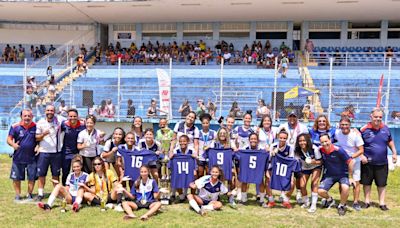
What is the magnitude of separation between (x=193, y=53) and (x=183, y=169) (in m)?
17.7

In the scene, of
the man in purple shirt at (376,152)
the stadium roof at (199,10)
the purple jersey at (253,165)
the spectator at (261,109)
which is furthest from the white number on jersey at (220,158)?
the stadium roof at (199,10)

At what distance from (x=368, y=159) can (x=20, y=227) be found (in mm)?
5670

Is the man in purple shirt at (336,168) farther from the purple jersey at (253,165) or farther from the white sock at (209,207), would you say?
the white sock at (209,207)

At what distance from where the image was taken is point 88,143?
729cm

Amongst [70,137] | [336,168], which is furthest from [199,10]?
[336,168]

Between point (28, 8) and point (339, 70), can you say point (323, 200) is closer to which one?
point (339, 70)

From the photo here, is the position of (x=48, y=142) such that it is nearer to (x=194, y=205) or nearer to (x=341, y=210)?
(x=194, y=205)

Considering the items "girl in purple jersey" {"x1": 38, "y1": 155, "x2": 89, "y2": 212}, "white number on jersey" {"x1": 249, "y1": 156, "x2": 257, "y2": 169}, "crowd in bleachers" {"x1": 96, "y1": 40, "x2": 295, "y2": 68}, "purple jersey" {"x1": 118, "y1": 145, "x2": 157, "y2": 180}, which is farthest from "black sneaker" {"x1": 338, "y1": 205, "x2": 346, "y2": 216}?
"crowd in bleachers" {"x1": 96, "y1": 40, "x2": 295, "y2": 68}

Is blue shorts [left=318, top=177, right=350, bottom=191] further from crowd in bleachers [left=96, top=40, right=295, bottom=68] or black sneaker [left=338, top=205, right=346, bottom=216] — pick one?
crowd in bleachers [left=96, top=40, right=295, bottom=68]

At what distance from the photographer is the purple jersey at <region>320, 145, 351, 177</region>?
675 centimetres

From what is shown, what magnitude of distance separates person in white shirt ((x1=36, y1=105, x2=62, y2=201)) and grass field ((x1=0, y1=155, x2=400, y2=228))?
25.6 inches

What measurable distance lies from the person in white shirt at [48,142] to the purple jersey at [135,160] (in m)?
1.26

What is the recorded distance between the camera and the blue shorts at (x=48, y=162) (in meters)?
7.25

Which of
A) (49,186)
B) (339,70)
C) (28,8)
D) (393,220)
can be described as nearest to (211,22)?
(339,70)
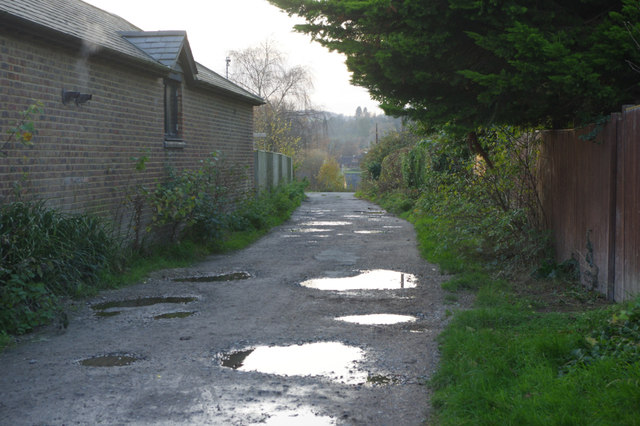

------------------------------------------------

== WHAT TO WORK ON ==
Please convert the lines of the material, starting with the line that contains "Considering the items" and continuing through the end of the material, into a Markdown table with the columns Row and Line, skipping blank lines and leaving out the pictures.

== FINISHED TASK ==
| Row | Line |
|---|---|
| 1 | Considering the items "girl in purple jersey" {"x1": 38, "y1": 155, "x2": 89, "y2": 212}, "white number on jersey" {"x1": 249, "y1": 156, "x2": 257, "y2": 169}, "crowd in bleachers" {"x1": 96, "y1": 40, "x2": 295, "y2": 68}, "purple jersey" {"x1": 118, "y1": 145, "x2": 157, "y2": 180}, which is farthest from "black sneaker" {"x1": 338, "y1": 205, "x2": 346, "y2": 216}? |
| 2 | "crowd in bleachers" {"x1": 96, "y1": 40, "x2": 295, "y2": 68} |
| 3 | Is blue shorts [left=318, top=177, right=350, bottom=191] further from crowd in bleachers [left=96, top=40, right=295, bottom=68] or black sneaker [left=338, top=205, right=346, bottom=216] — pick one? |
| 4 | crowd in bleachers [left=96, top=40, right=295, bottom=68] |
| 5 | At what distance from the photographer is the purple jersey at <region>320, 145, 351, 177</region>? |
| 6 | 675 centimetres |
| 7 | From what is shown, what magnitude of distance separates person in white shirt ((x1=36, y1=105, x2=62, y2=201)) and grass field ((x1=0, y1=155, x2=400, y2=228))? |
| 8 | 25.6 inches |
| 9 | What measurable distance lies from the person in white shirt at [48,142] to the purple jersey at [135,160] (in m)? |
| 10 | 1.26 |
| 11 | What is the recorded distance between the camera and the blue shorts at (x=48, y=162) (in meters)? |
| 12 | 7.25 |
| 13 | Which of |
| 14 | A) (49,186) |
| 15 | B) (339,70) |
| 16 | C) (28,8) |
| 17 | D) (393,220) |
| 18 | can be described as nearest to (211,22)? |
| 19 | (339,70) |